Carlton assumes leadership of the Institute from Peter Agre, MD, the Nobel Laureate who was the director for 15 years.
“Jane Carlton brings proven scientific leadership and fresh ideas to the Institute at a time when progress has been made with the first effective malaria vaccines,” says Agre. “Yet, when an estimated half million children each year die from malaria, more needs to be done. Jane will lead our dedicated researchers combating malaria from our labs in Baltimore and in the field in Africa, Asia, and elsewhere. As we have been recently reminded, even the United States is not beyond malaria outbreaks.”
“Malaria is a severe public health problem and a challenging scientific one. Efforts at malaria control and elimination require long-term commitment involving multiple interventions, strategies, innovations, and partners. We are excited that Jane Carlton will guide the Institute to identify new approaches to fight malaria,” says Arturo Casadevall, MD, PhD, Bloomberg Distinguished Professor and the Alfred and Jill Sommer Professor and Chair of the Bloomberg School’s Department of Molecular Microbiology and Immunology.

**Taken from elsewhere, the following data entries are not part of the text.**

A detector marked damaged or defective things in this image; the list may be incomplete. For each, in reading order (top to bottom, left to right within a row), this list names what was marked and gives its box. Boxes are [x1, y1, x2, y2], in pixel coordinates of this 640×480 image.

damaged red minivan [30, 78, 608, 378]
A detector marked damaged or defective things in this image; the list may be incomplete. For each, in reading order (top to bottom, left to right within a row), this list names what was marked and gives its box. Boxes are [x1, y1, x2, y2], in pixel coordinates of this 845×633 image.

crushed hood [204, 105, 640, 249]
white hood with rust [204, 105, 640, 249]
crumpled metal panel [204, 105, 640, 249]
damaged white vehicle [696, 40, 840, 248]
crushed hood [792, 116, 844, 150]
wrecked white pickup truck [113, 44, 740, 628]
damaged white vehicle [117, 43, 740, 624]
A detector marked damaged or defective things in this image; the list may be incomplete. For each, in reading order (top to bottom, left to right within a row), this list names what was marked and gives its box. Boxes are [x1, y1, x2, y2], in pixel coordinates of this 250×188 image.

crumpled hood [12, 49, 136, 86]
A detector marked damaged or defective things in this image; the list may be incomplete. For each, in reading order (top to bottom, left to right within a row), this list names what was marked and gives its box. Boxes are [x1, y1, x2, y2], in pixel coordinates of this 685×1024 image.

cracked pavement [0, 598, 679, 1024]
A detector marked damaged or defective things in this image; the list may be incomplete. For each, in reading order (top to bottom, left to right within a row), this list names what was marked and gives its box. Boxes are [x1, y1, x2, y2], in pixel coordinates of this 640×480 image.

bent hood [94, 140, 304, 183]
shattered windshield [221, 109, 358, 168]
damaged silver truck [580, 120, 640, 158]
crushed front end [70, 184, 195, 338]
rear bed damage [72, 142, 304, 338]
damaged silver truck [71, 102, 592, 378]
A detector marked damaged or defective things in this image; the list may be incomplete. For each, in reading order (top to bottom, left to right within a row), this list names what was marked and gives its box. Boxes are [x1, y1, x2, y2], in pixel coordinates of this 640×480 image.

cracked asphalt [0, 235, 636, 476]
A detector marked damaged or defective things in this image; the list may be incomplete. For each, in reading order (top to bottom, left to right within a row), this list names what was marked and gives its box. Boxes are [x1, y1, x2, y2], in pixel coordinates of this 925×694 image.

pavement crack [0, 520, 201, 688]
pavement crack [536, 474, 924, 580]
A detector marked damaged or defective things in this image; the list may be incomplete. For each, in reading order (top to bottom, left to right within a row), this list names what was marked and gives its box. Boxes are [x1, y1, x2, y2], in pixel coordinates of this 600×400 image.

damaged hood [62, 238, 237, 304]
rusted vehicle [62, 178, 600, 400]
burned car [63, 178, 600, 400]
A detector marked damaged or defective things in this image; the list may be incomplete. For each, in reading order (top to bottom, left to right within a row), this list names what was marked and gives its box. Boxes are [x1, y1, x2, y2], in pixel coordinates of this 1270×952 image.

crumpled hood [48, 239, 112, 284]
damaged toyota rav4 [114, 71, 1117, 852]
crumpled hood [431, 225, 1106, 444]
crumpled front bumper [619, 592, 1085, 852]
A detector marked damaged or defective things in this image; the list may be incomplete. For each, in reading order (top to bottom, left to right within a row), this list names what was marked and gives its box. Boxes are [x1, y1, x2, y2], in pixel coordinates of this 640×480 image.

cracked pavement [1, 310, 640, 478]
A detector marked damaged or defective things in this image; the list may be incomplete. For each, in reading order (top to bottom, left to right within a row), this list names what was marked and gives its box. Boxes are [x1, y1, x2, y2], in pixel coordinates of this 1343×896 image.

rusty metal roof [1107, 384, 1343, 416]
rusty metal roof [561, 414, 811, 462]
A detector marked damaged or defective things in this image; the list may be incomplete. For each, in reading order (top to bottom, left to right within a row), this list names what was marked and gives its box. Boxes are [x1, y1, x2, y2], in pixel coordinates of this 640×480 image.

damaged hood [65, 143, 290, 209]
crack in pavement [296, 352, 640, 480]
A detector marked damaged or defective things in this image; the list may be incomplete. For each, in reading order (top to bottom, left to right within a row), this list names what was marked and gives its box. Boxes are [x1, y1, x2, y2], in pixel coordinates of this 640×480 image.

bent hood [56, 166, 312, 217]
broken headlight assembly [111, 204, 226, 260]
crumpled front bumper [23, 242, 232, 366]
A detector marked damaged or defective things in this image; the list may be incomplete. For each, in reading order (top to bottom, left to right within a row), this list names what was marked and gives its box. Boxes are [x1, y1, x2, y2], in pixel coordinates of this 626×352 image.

“I am honored and excited to join the Bloomberg School of Public Health and lead the Malaria Research Institute’s efforts conducting impactful research and training on malaria parasites, the mosquitoes that carry them, and the disease they cause,” says Carlton. “By leveraging existing knowledge and resources at Johns Hopkins and bringing new genomic technologies and systems biology approaches to the Institute, our aim is to produce scientific advances that can lead to the development of new and improved control methods, with the ultimate goal being malaria elimination.”
Carlton has published more than 150 research articles and reviews in journals including Nature and Science. She has been elected a fellow of the American Association for the Advancement of Science and has received awards for her studies of parasites and genomics from The Institute for Genomic Research and the American Society of Parasitologists.
Born and educated in Scotland, Carlton earned a PhD in Genetics from Edinburgh University in 1995. She moved to the U.S. and conducted research at the University of Florida, the NIH National Center for Biotechnology Information, and The Institute for Genomic Research, a nonprofit genome-sequencing center in Rockville, Maryland, before joining NYU in 2006.